Peggy was dozing when we went in, but she still had her pinkie looped through the handle of a teacup that rested precariously on the counterpane. “Is that really tea?” I whispered, while Pippa tried to unhook Peggy’s finger from the cup without waking her. “She doesn’t normally take it black.”
Pippa shook her head. “I gave in,” she said. “It seemed mean to take away her best chum so near the end. But so as not to offend Elena, I made her pretend it was tea.”
Just then Peggy stirred, and her eyelids flicked open as though she’d had a fright. She stared at us both.
“Suki,” she said, perfectly lucid. “I thought you’d never get here.”

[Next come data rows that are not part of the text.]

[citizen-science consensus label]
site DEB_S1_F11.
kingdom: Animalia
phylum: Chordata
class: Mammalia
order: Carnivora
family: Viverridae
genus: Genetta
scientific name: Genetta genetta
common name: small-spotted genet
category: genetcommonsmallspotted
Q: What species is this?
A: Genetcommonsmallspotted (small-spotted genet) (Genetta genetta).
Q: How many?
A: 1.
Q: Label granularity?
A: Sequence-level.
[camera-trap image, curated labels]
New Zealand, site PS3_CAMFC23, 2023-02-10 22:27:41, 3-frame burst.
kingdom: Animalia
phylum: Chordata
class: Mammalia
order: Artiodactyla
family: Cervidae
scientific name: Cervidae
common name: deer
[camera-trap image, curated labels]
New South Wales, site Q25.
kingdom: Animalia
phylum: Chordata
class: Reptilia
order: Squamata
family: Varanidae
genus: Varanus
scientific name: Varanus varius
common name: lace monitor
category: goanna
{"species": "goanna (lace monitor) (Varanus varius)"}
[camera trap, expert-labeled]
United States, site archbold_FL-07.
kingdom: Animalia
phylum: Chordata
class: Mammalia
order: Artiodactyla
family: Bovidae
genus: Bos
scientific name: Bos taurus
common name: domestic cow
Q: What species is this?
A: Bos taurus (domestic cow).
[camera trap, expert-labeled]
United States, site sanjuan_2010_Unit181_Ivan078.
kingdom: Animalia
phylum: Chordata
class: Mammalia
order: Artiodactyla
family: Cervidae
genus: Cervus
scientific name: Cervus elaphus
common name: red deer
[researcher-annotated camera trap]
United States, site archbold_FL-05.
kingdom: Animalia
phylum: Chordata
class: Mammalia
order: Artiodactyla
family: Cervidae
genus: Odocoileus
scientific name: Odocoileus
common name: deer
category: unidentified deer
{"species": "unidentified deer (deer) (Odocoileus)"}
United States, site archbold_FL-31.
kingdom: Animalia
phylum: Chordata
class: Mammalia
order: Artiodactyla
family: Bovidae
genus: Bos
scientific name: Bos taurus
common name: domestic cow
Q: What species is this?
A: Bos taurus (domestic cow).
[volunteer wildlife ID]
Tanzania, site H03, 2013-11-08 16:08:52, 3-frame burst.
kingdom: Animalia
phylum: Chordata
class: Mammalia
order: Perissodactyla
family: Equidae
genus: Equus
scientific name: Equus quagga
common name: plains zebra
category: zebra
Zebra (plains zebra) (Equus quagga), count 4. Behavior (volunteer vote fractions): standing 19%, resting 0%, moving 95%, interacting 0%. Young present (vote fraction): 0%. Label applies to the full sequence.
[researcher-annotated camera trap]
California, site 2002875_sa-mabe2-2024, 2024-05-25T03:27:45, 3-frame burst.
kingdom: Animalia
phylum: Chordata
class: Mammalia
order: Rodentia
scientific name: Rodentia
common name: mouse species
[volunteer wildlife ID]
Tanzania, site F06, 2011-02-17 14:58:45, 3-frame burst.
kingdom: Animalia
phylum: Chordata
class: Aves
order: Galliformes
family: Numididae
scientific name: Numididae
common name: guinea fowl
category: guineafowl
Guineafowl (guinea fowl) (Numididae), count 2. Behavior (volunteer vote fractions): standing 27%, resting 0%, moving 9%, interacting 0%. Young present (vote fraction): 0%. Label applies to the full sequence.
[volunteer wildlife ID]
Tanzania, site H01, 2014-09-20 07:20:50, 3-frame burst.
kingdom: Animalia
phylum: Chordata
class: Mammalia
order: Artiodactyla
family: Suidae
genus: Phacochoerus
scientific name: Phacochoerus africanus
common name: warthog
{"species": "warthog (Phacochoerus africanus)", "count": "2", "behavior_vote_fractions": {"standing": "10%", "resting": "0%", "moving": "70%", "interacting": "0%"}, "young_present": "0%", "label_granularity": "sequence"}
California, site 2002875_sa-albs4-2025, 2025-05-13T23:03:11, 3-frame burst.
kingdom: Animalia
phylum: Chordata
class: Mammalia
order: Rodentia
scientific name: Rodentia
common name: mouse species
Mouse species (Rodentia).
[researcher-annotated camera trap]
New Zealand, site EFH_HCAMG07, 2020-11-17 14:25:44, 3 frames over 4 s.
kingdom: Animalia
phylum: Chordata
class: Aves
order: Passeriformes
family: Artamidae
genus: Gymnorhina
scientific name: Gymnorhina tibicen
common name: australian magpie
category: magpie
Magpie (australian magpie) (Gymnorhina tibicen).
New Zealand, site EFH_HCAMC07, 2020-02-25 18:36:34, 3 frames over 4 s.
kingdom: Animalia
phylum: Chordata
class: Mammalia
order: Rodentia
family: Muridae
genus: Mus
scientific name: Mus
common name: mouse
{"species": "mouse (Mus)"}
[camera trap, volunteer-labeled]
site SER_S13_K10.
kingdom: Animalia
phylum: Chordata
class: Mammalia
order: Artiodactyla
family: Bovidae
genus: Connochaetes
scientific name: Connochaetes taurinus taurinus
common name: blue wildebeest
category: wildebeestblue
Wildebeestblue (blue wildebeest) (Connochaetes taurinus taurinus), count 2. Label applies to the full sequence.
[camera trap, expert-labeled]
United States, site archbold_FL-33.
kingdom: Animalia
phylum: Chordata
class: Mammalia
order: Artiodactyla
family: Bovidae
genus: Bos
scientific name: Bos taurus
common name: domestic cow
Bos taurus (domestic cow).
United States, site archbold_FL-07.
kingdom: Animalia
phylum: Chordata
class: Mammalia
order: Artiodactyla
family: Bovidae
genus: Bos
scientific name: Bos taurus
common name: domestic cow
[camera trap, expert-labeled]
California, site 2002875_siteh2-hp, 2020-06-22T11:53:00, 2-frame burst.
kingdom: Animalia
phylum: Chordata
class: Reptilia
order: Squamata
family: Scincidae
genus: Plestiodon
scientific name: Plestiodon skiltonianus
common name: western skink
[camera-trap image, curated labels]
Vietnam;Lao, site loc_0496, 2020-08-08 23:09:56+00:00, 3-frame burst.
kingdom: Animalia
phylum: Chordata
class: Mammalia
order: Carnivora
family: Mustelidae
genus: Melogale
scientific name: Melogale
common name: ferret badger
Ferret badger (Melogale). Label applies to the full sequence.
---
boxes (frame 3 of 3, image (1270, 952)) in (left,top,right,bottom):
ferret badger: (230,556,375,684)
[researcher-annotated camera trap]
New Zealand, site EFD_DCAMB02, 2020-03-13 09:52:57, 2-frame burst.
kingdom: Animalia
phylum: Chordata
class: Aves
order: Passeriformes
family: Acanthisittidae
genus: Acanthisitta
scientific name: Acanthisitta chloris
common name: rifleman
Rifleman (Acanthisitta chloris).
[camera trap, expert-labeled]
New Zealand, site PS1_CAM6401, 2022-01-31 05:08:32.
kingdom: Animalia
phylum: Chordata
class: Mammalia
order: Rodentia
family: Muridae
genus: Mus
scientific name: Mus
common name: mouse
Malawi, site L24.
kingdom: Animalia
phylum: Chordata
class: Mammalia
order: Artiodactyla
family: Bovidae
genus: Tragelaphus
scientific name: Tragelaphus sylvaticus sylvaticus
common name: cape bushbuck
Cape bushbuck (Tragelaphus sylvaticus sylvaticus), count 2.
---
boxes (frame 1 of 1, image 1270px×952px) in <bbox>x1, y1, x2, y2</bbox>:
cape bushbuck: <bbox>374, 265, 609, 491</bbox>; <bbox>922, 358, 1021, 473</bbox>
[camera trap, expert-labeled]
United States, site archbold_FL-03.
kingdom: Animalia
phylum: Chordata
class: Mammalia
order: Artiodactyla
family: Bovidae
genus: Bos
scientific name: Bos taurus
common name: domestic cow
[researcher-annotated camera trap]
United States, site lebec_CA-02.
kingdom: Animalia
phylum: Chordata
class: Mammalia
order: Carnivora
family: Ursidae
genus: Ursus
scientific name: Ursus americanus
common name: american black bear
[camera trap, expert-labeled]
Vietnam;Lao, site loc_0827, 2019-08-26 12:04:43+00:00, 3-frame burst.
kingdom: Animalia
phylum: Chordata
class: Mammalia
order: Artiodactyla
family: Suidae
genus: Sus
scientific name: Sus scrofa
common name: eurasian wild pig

“It took a while, but here I am.” I took her hand, the coldest thing on the island, while Pippa turned to fiddle with the morphine pump. “And I brought all the stuff you asked for—even the fur coat. Your hands are freezing—perhaps you need it after all.”
At the mention of the coat, Peggy’s eyebrows—or at least the tattoos of them—shot up. She put a shaky finger to her lips. “Sshhhhhh. Not now.” She glanced at Pippa, whose back was turned, and gave me a stern look. “Not in front of her.”
I was too busy the rest of the day to think anything more about it. Pippa had me doing odd chores in the kitchen and laundry, and by the time the sky was darkening and she suggested that I go for a walk round the village, I confessed I was too tired to do anything but eat and go to bed. Caleb hadn’t come home yet, but I convinced myself this was a good thing.